I’m very fond of the recent Mission Impossible films. From Ghost Protocol onwards, they seem to have cracked a perfect action movie formula, with gossamer-thin narrative providing just enough drive to string the action set-pieces together. Tom Cruise plays super spy Ethan Hunt with enough earnest intensity to convince you that whatever MacGuffin he’s hunting is Vitally Important, and enough flashes of goofy comedy to keep him sympathetic.
Dead Reckoning, continues the tradition, throwing Tom Cruise and his likeable crew of sidekicks into an adventure involving a sentient AI bent on world domination, which results in (among other things) a terrific car chase through the streets of Rome and an extended climax on the runaway Orient Express. Hayley Atwell joins the cast as a glamorous international thief, Simon Pegg reprises his role as the nervy but dependable Benjie, and Ving Rhames just sits around being Ving Rhames, which is fine by me. (Though if you know him only for being rumbly and avuncular in these films you should check out Scorsese’s Bringing Out The Dead - he’s amazing.) Rebecca Ferguson also returns as the enigmatic Isla Faust (and gets a tad short-changed by the script, I fear).
But - slightly worryingly - this time the plot seems to be striving for something a bit deeper than the previous instalments. There’s a lot of exposition - a LOT of exposition - but basically what it all boils down to is a sort of cyberpunk Lord of the Rings: everyone is after an all-powerful key which will grant access the rogue AI, but whichever side gets it will use it to try and control the thing: only Ethan Hunt is determined to destroy it. But lurking behind that there’s a hint of some kind of theological subtext - the key is literally a gold crucifix, and Hunt has several speeches where he asks people to give up all they have and follow him - in the most powerful of these, he’s framed against a window which makes the shape of a large cross behind his head.
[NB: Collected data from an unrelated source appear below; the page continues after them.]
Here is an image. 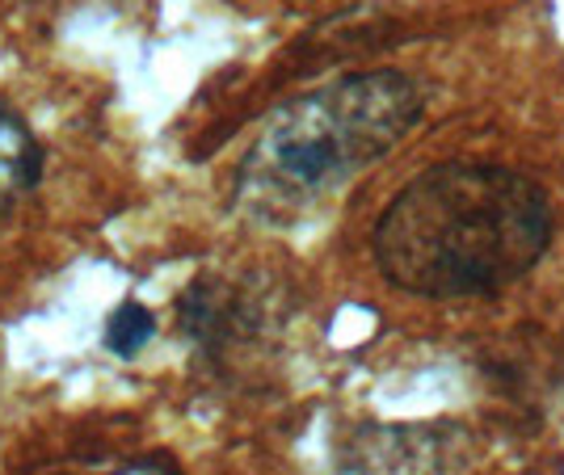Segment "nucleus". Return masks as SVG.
Listing matches in <instances>:
<instances>
[{"mask_svg":"<svg viewBox=\"0 0 564 475\" xmlns=\"http://www.w3.org/2000/svg\"><path fill=\"white\" fill-rule=\"evenodd\" d=\"M556 236L552 198L506 165L455 161L413 177L379 214L376 265L417 299H480L522 283Z\"/></svg>","mask_w":564,"mask_h":475,"instance_id":"1","label":"nucleus"},{"mask_svg":"<svg viewBox=\"0 0 564 475\" xmlns=\"http://www.w3.org/2000/svg\"><path fill=\"white\" fill-rule=\"evenodd\" d=\"M106 475H177L169 463H156V459H148V463H127V467H118V472H106Z\"/></svg>","mask_w":564,"mask_h":475,"instance_id":"5","label":"nucleus"},{"mask_svg":"<svg viewBox=\"0 0 564 475\" xmlns=\"http://www.w3.org/2000/svg\"><path fill=\"white\" fill-rule=\"evenodd\" d=\"M422 119V89L400 71H362L286 101L236 173L245 211L291 219L388 156Z\"/></svg>","mask_w":564,"mask_h":475,"instance_id":"2","label":"nucleus"},{"mask_svg":"<svg viewBox=\"0 0 564 475\" xmlns=\"http://www.w3.org/2000/svg\"><path fill=\"white\" fill-rule=\"evenodd\" d=\"M39 177V147L22 119L0 101V211L13 207Z\"/></svg>","mask_w":564,"mask_h":475,"instance_id":"3","label":"nucleus"},{"mask_svg":"<svg viewBox=\"0 0 564 475\" xmlns=\"http://www.w3.org/2000/svg\"><path fill=\"white\" fill-rule=\"evenodd\" d=\"M152 336V316L140 308V303H122V308L110 316V329H106V345L115 350V354L131 357L140 350L143 341Z\"/></svg>","mask_w":564,"mask_h":475,"instance_id":"4","label":"nucleus"}]
</instances>
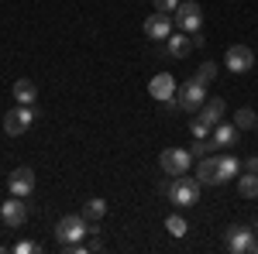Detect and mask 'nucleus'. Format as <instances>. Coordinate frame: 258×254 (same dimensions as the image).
Returning a JSON list of instances; mask_svg holds the SVG:
<instances>
[{
	"mask_svg": "<svg viewBox=\"0 0 258 254\" xmlns=\"http://www.w3.org/2000/svg\"><path fill=\"white\" fill-rule=\"evenodd\" d=\"M0 251H7V244H0Z\"/></svg>",
	"mask_w": 258,
	"mask_h": 254,
	"instance_id": "nucleus-28",
	"label": "nucleus"
},
{
	"mask_svg": "<svg viewBox=\"0 0 258 254\" xmlns=\"http://www.w3.org/2000/svg\"><path fill=\"white\" fill-rule=\"evenodd\" d=\"M176 100H179V110H186V114H197L200 107L207 103V86L200 82V79H186L182 86L176 90Z\"/></svg>",
	"mask_w": 258,
	"mask_h": 254,
	"instance_id": "nucleus-3",
	"label": "nucleus"
},
{
	"mask_svg": "<svg viewBox=\"0 0 258 254\" xmlns=\"http://www.w3.org/2000/svg\"><path fill=\"white\" fill-rule=\"evenodd\" d=\"M224 65L231 69V72H248L251 65H255V52L248 48V45H231L227 48V55H224Z\"/></svg>",
	"mask_w": 258,
	"mask_h": 254,
	"instance_id": "nucleus-9",
	"label": "nucleus"
},
{
	"mask_svg": "<svg viewBox=\"0 0 258 254\" xmlns=\"http://www.w3.org/2000/svg\"><path fill=\"white\" fill-rule=\"evenodd\" d=\"M241 172V161L234 155H220V182H227L231 176H238Z\"/></svg>",
	"mask_w": 258,
	"mask_h": 254,
	"instance_id": "nucleus-21",
	"label": "nucleus"
},
{
	"mask_svg": "<svg viewBox=\"0 0 258 254\" xmlns=\"http://www.w3.org/2000/svg\"><path fill=\"white\" fill-rule=\"evenodd\" d=\"M169 199L176 206H197L200 203V179L197 176H176L169 186Z\"/></svg>",
	"mask_w": 258,
	"mask_h": 254,
	"instance_id": "nucleus-2",
	"label": "nucleus"
},
{
	"mask_svg": "<svg viewBox=\"0 0 258 254\" xmlns=\"http://www.w3.org/2000/svg\"><path fill=\"white\" fill-rule=\"evenodd\" d=\"M90 234V220L83 213H66L55 223V237H59V244H76V240H83V237Z\"/></svg>",
	"mask_w": 258,
	"mask_h": 254,
	"instance_id": "nucleus-1",
	"label": "nucleus"
},
{
	"mask_svg": "<svg viewBox=\"0 0 258 254\" xmlns=\"http://www.w3.org/2000/svg\"><path fill=\"white\" fill-rule=\"evenodd\" d=\"M176 90H179V86H176V79L169 76V72H159V76H152V82H148V93L159 100V103H162V100H172V97H176Z\"/></svg>",
	"mask_w": 258,
	"mask_h": 254,
	"instance_id": "nucleus-13",
	"label": "nucleus"
},
{
	"mask_svg": "<svg viewBox=\"0 0 258 254\" xmlns=\"http://www.w3.org/2000/svg\"><path fill=\"white\" fill-rule=\"evenodd\" d=\"M103 213H107V203H103V199H97V196L86 199V206H83V216H86V220L97 223V220H103Z\"/></svg>",
	"mask_w": 258,
	"mask_h": 254,
	"instance_id": "nucleus-20",
	"label": "nucleus"
},
{
	"mask_svg": "<svg viewBox=\"0 0 258 254\" xmlns=\"http://www.w3.org/2000/svg\"><path fill=\"white\" fill-rule=\"evenodd\" d=\"M189 131H193V137H210V131H214V124H210V120H203L197 114V117L189 120Z\"/></svg>",
	"mask_w": 258,
	"mask_h": 254,
	"instance_id": "nucleus-23",
	"label": "nucleus"
},
{
	"mask_svg": "<svg viewBox=\"0 0 258 254\" xmlns=\"http://www.w3.org/2000/svg\"><path fill=\"white\" fill-rule=\"evenodd\" d=\"M169 35H172V14L155 11L152 18H145V38L148 41H165Z\"/></svg>",
	"mask_w": 258,
	"mask_h": 254,
	"instance_id": "nucleus-10",
	"label": "nucleus"
},
{
	"mask_svg": "<svg viewBox=\"0 0 258 254\" xmlns=\"http://www.w3.org/2000/svg\"><path fill=\"white\" fill-rule=\"evenodd\" d=\"M193 79H200L203 86H207V82H214V79H217V62H203V65L197 69V76H193Z\"/></svg>",
	"mask_w": 258,
	"mask_h": 254,
	"instance_id": "nucleus-24",
	"label": "nucleus"
},
{
	"mask_svg": "<svg viewBox=\"0 0 258 254\" xmlns=\"http://www.w3.org/2000/svg\"><path fill=\"white\" fill-rule=\"evenodd\" d=\"M159 165L165 176H186L189 172V165H193V155H189V148H165L159 155Z\"/></svg>",
	"mask_w": 258,
	"mask_h": 254,
	"instance_id": "nucleus-4",
	"label": "nucleus"
},
{
	"mask_svg": "<svg viewBox=\"0 0 258 254\" xmlns=\"http://www.w3.org/2000/svg\"><path fill=\"white\" fill-rule=\"evenodd\" d=\"M0 220L14 230V227H24V220H28V203L21 199V196H11L4 206H0Z\"/></svg>",
	"mask_w": 258,
	"mask_h": 254,
	"instance_id": "nucleus-11",
	"label": "nucleus"
},
{
	"mask_svg": "<svg viewBox=\"0 0 258 254\" xmlns=\"http://www.w3.org/2000/svg\"><path fill=\"white\" fill-rule=\"evenodd\" d=\"M238 196L241 199H258V176L255 172H248V176L238 179Z\"/></svg>",
	"mask_w": 258,
	"mask_h": 254,
	"instance_id": "nucleus-18",
	"label": "nucleus"
},
{
	"mask_svg": "<svg viewBox=\"0 0 258 254\" xmlns=\"http://www.w3.org/2000/svg\"><path fill=\"white\" fill-rule=\"evenodd\" d=\"M224 110H227V107H224V100H220V97H210L207 103H203V107H200V117L210 120V124L217 127L220 120H224Z\"/></svg>",
	"mask_w": 258,
	"mask_h": 254,
	"instance_id": "nucleus-17",
	"label": "nucleus"
},
{
	"mask_svg": "<svg viewBox=\"0 0 258 254\" xmlns=\"http://www.w3.org/2000/svg\"><path fill=\"white\" fill-rule=\"evenodd\" d=\"M227 247H231V254H258V240L248 227H231L227 230Z\"/></svg>",
	"mask_w": 258,
	"mask_h": 254,
	"instance_id": "nucleus-7",
	"label": "nucleus"
},
{
	"mask_svg": "<svg viewBox=\"0 0 258 254\" xmlns=\"http://www.w3.org/2000/svg\"><path fill=\"white\" fill-rule=\"evenodd\" d=\"M238 127H234V124H224V120H220L217 127H214V144H217V148H234V144H238Z\"/></svg>",
	"mask_w": 258,
	"mask_h": 254,
	"instance_id": "nucleus-16",
	"label": "nucleus"
},
{
	"mask_svg": "<svg viewBox=\"0 0 258 254\" xmlns=\"http://www.w3.org/2000/svg\"><path fill=\"white\" fill-rule=\"evenodd\" d=\"M200 24H203V7H200L197 0H179V7H176V31L197 35Z\"/></svg>",
	"mask_w": 258,
	"mask_h": 254,
	"instance_id": "nucleus-5",
	"label": "nucleus"
},
{
	"mask_svg": "<svg viewBox=\"0 0 258 254\" xmlns=\"http://www.w3.org/2000/svg\"><path fill=\"white\" fill-rule=\"evenodd\" d=\"M244 172H255L258 176V158H248V161H244Z\"/></svg>",
	"mask_w": 258,
	"mask_h": 254,
	"instance_id": "nucleus-27",
	"label": "nucleus"
},
{
	"mask_svg": "<svg viewBox=\"0 0 258 254\" xmlns=\"http://www.w3.org/2000/svg\"><path fill=\"white\" fill-rule=\"evenodd\" d=\"M7 189H11V196H21V199H28V196L35 193V172H31L28 165L14 168V172L7 176Z\"/></svg>",
	"mask_w": 258,
	"mask_h": 254,
	"instance_id": "nucleus-8",
	"label": "nucleus"
},
{
	"mask_svg": "<svg viewBox=\"0 0 258 254\" xmlns=\"http://www.w3.org/2000/svg\"><path fill=\"white\" fill-rule=\"evenodd\" d=\"M155 4V11H162V14H176V7H179V0H152Z\"/></svg>",
	"mask_w": 258,
	"mask_h": 254,
	"instance_id": "nucleus-25",
	"label": "nucleus"
},
{
	"mask_svg": "<svg viewBox=\"0 0 258 254\" xmlns=\"http://www.w3.org/2000/svg\"><path fill=\"white\" fill-rule=\"evenodd\" d=\"M255 131H258V124H255Z\"/></svg>",
	"mask_w": 258,
	"mask_h": 254,
	"instance_id": "nucleus-29",
	"label": "nucleus"
},
{
	"mask_svg": "<svg viewBox=\"0 0 258 254\" xmlns=\"http://www.w3.org/2000/svg\"><path fill=\"white\" fill-rule=\"evenodd\" d=\"M200 186H220V155H203L197 165Z\"/></svg>",
	"mask_w": 258,
	"mask_h": 254,
	"instance_id": "nucleus-12",
	"label": "nucleus"
},
{
	"mask_svg": "<svg viewBox=\"0 0 258 254\" xmlns=\"http://www.w3.org/2000/svg\"><path fill=\"white\" fill-rule=\"evenodd\" d=\"M11 97H14V103L35 107V100H38V86H35L31 79H18V82L11 86Z\"/></svg>",
	"mask_w": 258,
	"mask_h": 254,
	"instance_id": "nucleus-15",
	"label": "nucleus"
},
{
	"mask_svg": "<svg viewBox=\"0 0 258 254\" xmlns=\"http://www.w3.org/2000/svg\"><path fill=\"white\" fill-rule=\"evenodd\" d=\"M255 124H258V114L251 107H241L238 114H234V127L238 131H255Z\"/></svg>",
	"mask_w": 258,
	"mask_h": 254,
	"instance_id": "nucleus-19",
	"label": "nucleus"
},
{
	"mask_svg": "<svg viewBox=\"0 0 258 254\" xmlns=\"http://www.w3.org/2000/svg\"><path fill=\"white\" fill-rule=\"evenodd\" d=\"M35 124V107H24V103H18L14 110H7V117H4V131L11 137H21L28 127Z\"/></svg>",
	"mask_w": 258,
	"mask_h": 254,
	"instance_id": "nucleus-6",
	"label": "nucleus"
},
{
	"mask_svg": "<svg viewBox=\"0 0 258 254\" xmlns=\"http://www.w3.org/2000/svg\"><path fill=\"white\" fill-rule=\"evenodd\" d=\"M14 251H18V254H35V251H38V244H35V240H21V244H14Z\"/></svg>",
	"mask_w": 258,
	"mask_h": 254,
	"instance_id": "nucleus-26",
	"label": "nucleus"
},
{
	"mask_svg": "<svg viewBox=\"0 0 258 254\" xmlns=\"http://www.w3.org/2000/svg\"><path fill=\"white\" fill-rule=\"evenodd\" d=\"M165 230H169L172 237H186V230H189V227H186V220H182L179 213H172L169 220H165Z\"/></svg>",
	"mask_w": 258,
	"mask_h": 254,
	"instance_id": "nucleus-22",
	"label": "nucleus"
},
{
	"mask_svg": "<svg viewBox=\"0 0 258 254\" xmlns=\"http://www.w3.org/2000/svg\"><path fill=\"white\" fill-rule=\"evenodd\" d=\"M165 45H169V55H176V59H186L197 45H193V35H186V31H172L169 38H165Z\"/></svg>",
	"mask_w": 258,
	"mask_h": 254,
	"instance_id": "nucleus-14",
	"label": "nucleus"
}]
</instances>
It’s all weighty stuff, and I’m still not sure exactly what it was driving at. But who cares? I always knew what Tom Cruise was driving at as he steered his souped-up Fiat 500 down Roman alleyways or his motorbike off the top of mountains, because Chris McQuarrie stages action sequences with an eye for geography that puts most modern action directors to shame. There’s plenty of humour in those scenes too - the car chase in particular features some fine screwball comedy moments, while there’s something of Buster Keaton and Harold Lloyd about the train stuff. And in the quieter moments there are still a lot of great shots - I liked the one where Hayley Atwell’s face is seen reflected in the glass top of a policeman’s desk while he lays out all her fake passports on it.
And those are the bits that stick in my memory, while the plot is already fading, as the plots of all the other Missions Impossible have faded. I can’t for the life of me remember now in which of those films Ethan Hunt had to free climb up the Burj Khalifa, or burgle an underwater vault while holding his breath, or why those things seemed so nail-bitingly important in context. Pretty soon I won’t recall which one featured the Alpine motorbike jump, or Pom Klementieff gleefully demolishing fleets of Italian police cars in her APC. But I don’t mean that in a bad way at all. Forgettability is a positive thing in a certain type of lightweight film, because it makes them endlessly re-watchable.